Written problem: In the passage on population ageing below, what are the three areas known in Government as Dr Ken Henry's "3 Ps"?

Selected extract:

______________________________

Consider, then, that within four decades, the proportion of the population aged over 65 will be double current levels, and the proportion of the ‘oldest old’ (those aged over 85 years) will triple.
While health, aged care and pensions are the areas that will generate the greatest fiscal pressure, our response will need to be much broader. The Productivity Commission’s 2005 report, Economic Implications for an Ageing Australia, which builds on the Intergenerational Report, argues that population ageing requires new policy approaches at all levels of government, and will require action on a number of fronts.
In Government, this has become known as Dr Ken Henry’s ‘3 Ps’—population, participation and productivity.
Population
While it is generally agreed that population policies have only a modest role to play in responding to the fiscal pressure arising from population ageing, policies such as the ‘baby bonus’ have been well received, and we need to ensure that our overall policy settings in relation to fertility and migration support our efforts in other areas to maintain economic growth.
Participation
Workforce participation, on the other hand, is well understood as an area where there is scope to improve the overall outlook for economic growth.
Much of the recent emphasis in the public and private sectors has been on increasing the workforce participation of mature aged workers. Interestingly, though, the area of workforce participation where Australia compares very poorly with other OECD countries is for prime aged males (those aged 25-54). We are ahead of only Hungary and Poland6.
According to the Productivity Commission the situation relative to other OECD countries is overstated due to the way data is collected, but is still poor. Why this is the case is not entirely understood. Structural changes in the Australian economy, which have seen a shift away from unskilled blue collar work, and huge growth in the service sector, where women have dominated, are part of the answer. Some unskilled men have, it seems, been marginalised in the workforce, and relatively large numbers have now moved to the Disability Support Pension (which is not included in labour force participation data) or other welfare payments. The Government’s welfare to work programme is designed to get people who are disadvantaged in the labour market into a job.

______________________________

Material provided:
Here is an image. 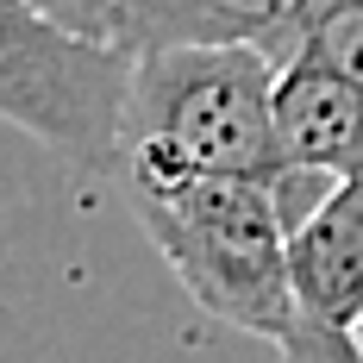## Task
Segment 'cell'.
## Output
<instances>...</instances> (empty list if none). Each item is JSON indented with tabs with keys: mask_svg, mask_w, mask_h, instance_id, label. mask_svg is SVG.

______________________________

The solution: Population, participation and productivity.